Following its 68-35 defeat of Midland Classical Academy at 11 a.m. Friday, the players, coaches and parents had to prepare to observe Shabbat in a Super 8 Motel in Hillsboro, Texas. 

Rabbi Michel Lomner, a faculty member at Yavneh, drove a Torah scroll down to the hotel, while parents prepped a warm feast before sunset and made arrangements with the hotel to reserve a room for services. All electrical devices were turned off, and players held services Friday night and Saturday morning, not holding back on a feast of tuna, dairy and sweets just before taking the court. 

“We’re not watching films or shooting around like other teams,” Zimmerman said. “The coach in me had to put that on hold for the Jew in me. It was magical to think that an hour and a half before the championship game, we were finishing the Sabbath, sitting with parents and our team and young siblings singing songs in Hebrew, celebrating Havdalah.” 

But the evening service featured friends and family listening not only to prayers, but also to senior players expressing their gratitude for the families they had and the family they built through the team. Senior Jonah Eber was lucky enough to have his basketball family and real family collide, playing alongside his cousin Ben Rael and brother, Adam. 

Both of his grandfathers and his grandmother attended the services and game. 

“Coming together, sharing meals on a Friday night where all the seniors spoke built a sense of camaraderie,” senior Jonah Eber said. “I was a two-year captain this year and last year, a lot of leadership goals, it was great to have the whole Dallas Jewish community behind us.” 

The players wore the family mentality on their practice jerseys, which read “brotherhood” on the back. That mantra showed when the team easily integrated two transfers, juniors Jason Prager and Avery Levy, into its lineup this year. 

Yavneh had made the state tournament for three years in a row, falling short of the title in last year’s semifinal, and co-championing a state title with Our Lady of the Hills after falling to Faith Christian, which played ineligible players in the state semifinal and final games in 2018. 

Eber and senior Mason Schwaber vowed to give this season all they had, even dieting to enhance performance. 

“We were the two best players and scored the most and I don’t think we could’ve done it without changing our diet,” Eber said. 

Eber reached 1,000 career points in the semifinal game against Midland Classical Academy while Schwaber reached that same mark in the final game against Rosehill Christian.

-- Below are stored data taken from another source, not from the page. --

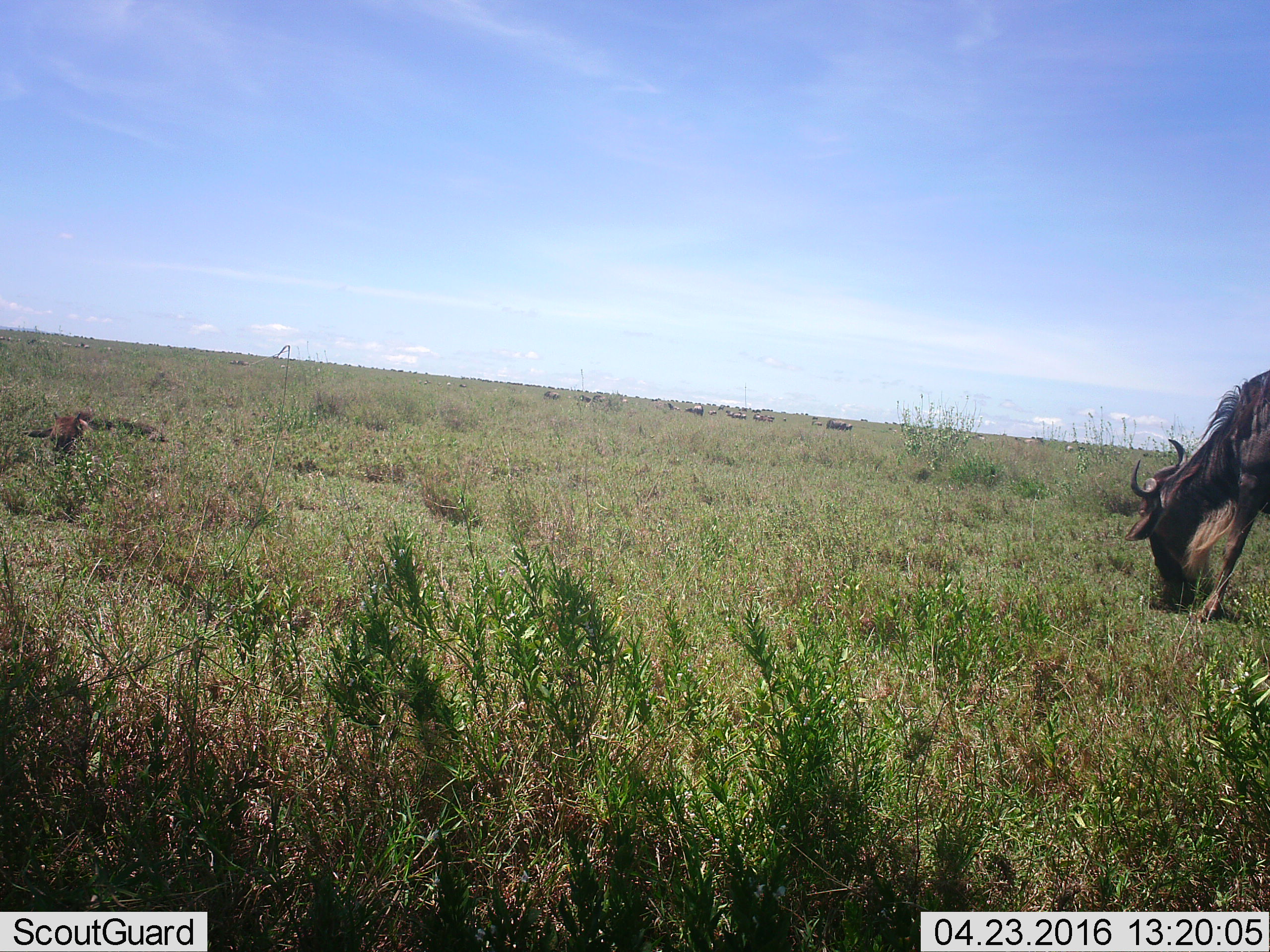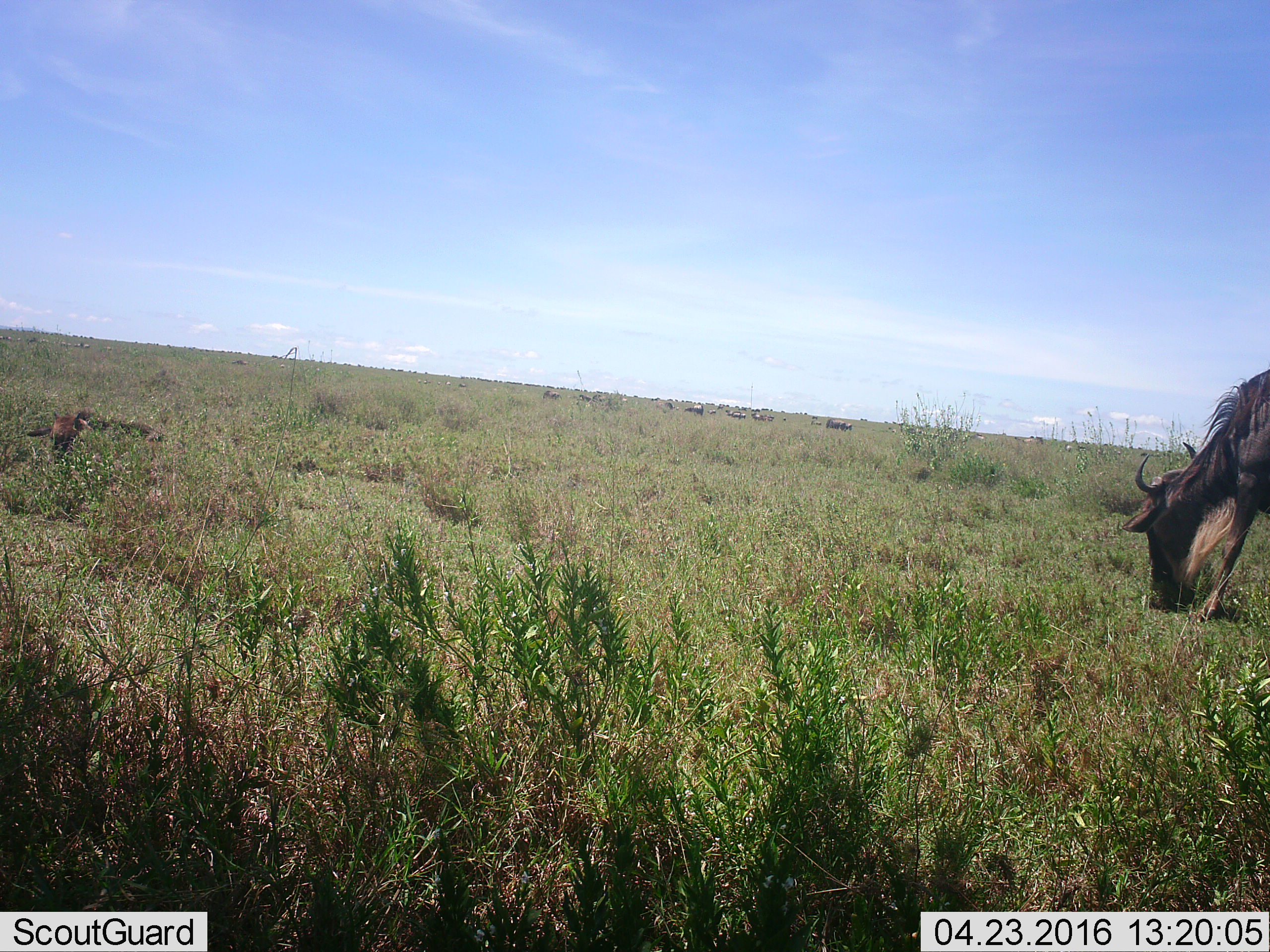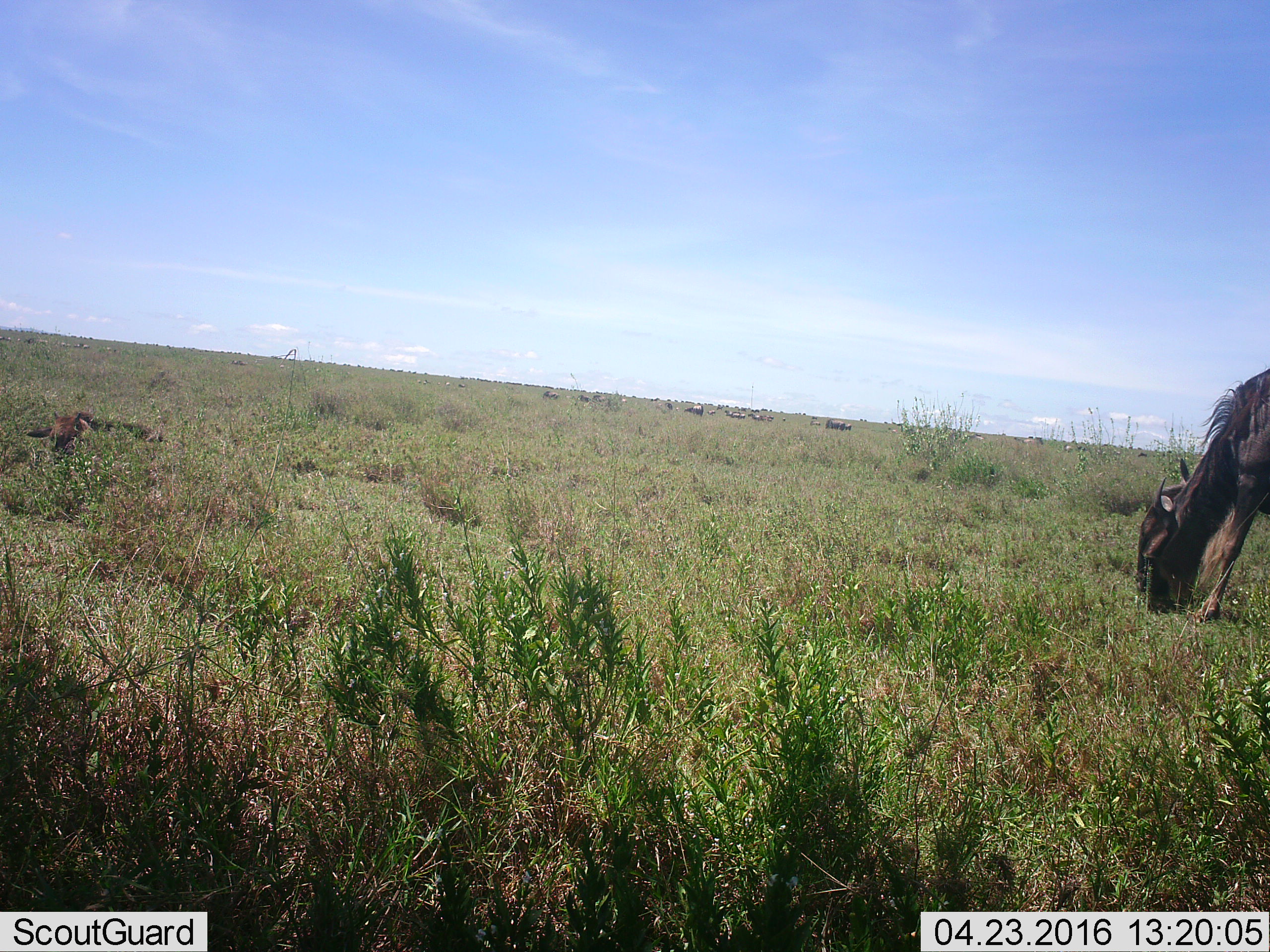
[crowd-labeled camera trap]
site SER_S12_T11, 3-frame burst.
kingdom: Animalia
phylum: Chordata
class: Mammalia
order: Artiodactyla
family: Bovidae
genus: Connochaetes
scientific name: Connochaetes taurinus taurinus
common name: blue wildebeest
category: wildebeestblue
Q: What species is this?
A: Wildebeestblue (blue wildebeest) (Connochaetes taurinus taurinus).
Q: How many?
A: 2.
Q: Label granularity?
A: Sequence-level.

Eber finished his career with 1,019 points while Schwaber finished with 1,003. 

“The first game against Midland Classical Academy was the team that we played last year in the semifinal and if you go back on that stat line and look, it was my most nervous game of the year,” Schwaber said. “I was 0 for 7 and only had two points. [Basketball] teaches you what it takes to be dedicated to something, you’re in the gym almost every single day of the week, almost every single day of the year.” 

Both graduate as longtime veterans to a team now sealed in history for years to come. 

“I think it was a statement to face the stereotypes out there, people see us put a kippah on our head and play basketball, and there are for sure people who will doubt you,” Schwaber said. “To prove those stereotypes wrong — it’s a great feeling.”